The great Italian composer passed away tonight, at 91. I thought it might be worth to make a thread candle.

https://www.ansa.it/sito/notizie/cu...one_13319023-9654-4ba1-a7f2-c3f53dbd7f60.html


----------



## Rogerx (Apr 27, 2018)

See also:

Ennio Morricone 1928-2020


----------



## ribonucleic (Aug 20, 2014)

“It’s not a tragedy when a man dies at the end of his life.”

What a life. What an incalculable achievement.


----------



## hammeredklavier (Feb 18, 2018)

Nikolai Kapustin also passed away a few days ago (July 2nd)


----------



## aioriacont (Jul 23, 2018)

what a brilliant composer, how i wish these people could live past their 200's


----------



## Durendal (Oct 24, 2018)

It's sad, but he lived a very long, productive life.

Imagine the masterpieces we would have had Mozart lived to 91!


----------



## JAS (Mar 6, 2013)

Durendal said:


> It's sad, but he lived a very long, productive life.
> 
> Imagine the masterpieces we would have had Mozart lived to 91!
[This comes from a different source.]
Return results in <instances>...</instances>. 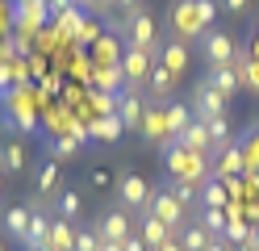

What is this? Are you implying that Mozart is dead? Why didn't someone tell me?


----------



## DeepR (Apr 13, 2012)




----------



## Guest (Jul 6, 2020)

Ennio Morricone: 10 of his greatest compositionshttps://www.theguardian.com/music/2020/jul/06/ennio-morricone-10-of-his-greatest-compositions


----------



## Coach G (Apr 22, 2020)

Ennio Morricone: _The Good the Bad and the Ugly_ would not have been the same without that wonderful soundtrack.


----------



## aioriacont (Jul 23, 2018)

we can call him Enio Morirecone from now on


----------



## erki (Feb 17, 2020)

Some of his experimental works too:


----------



## accmacmusic (May 9, 2020)

erki said:


> Some of his experimental works too:


Excellent find, his early experimentations found some space in his big-screen scores too (one being the guitar in Good, Bad, Ugly).


----------



## 20centrfuge (Apr 13, 2007)

*Cinema Paradiso* is the first music that comes to my mind. It made a big impact on me in high school and I listened to the soundtrack quite a bit for several years -- a hormonal teenager filled with grand romantic notions, trying to get a girlfriend.

Ahhh, good times.

Years later I was enchanted by an album entitled "Rome" by Danger Mouse and Daniel Lupe, totally inspired by Morricone's music for Spaghetti Westerns. It's a great album to listen to in the lonely desert on a hot day (which isn't too much of a stretch, living in Utah).


----------



## Jacck (Dec 24, 2017)

before I came to CM, I used to listen to sountracks a lot. I once even visited a Morricone concert in Vienna. Here are my favorite Morricone sountracks

my favorite Morricone soundtracks are likely

Guns for San Sebastian





Il Grande Silenzio





L'Uccello dalle Piume di Cristallo





Red Sonja





Nostromo





and last, but not least - the great Marco Polo sountrack





PS: of course I like the Dollars trilogy too, but it is a little overplayed


----------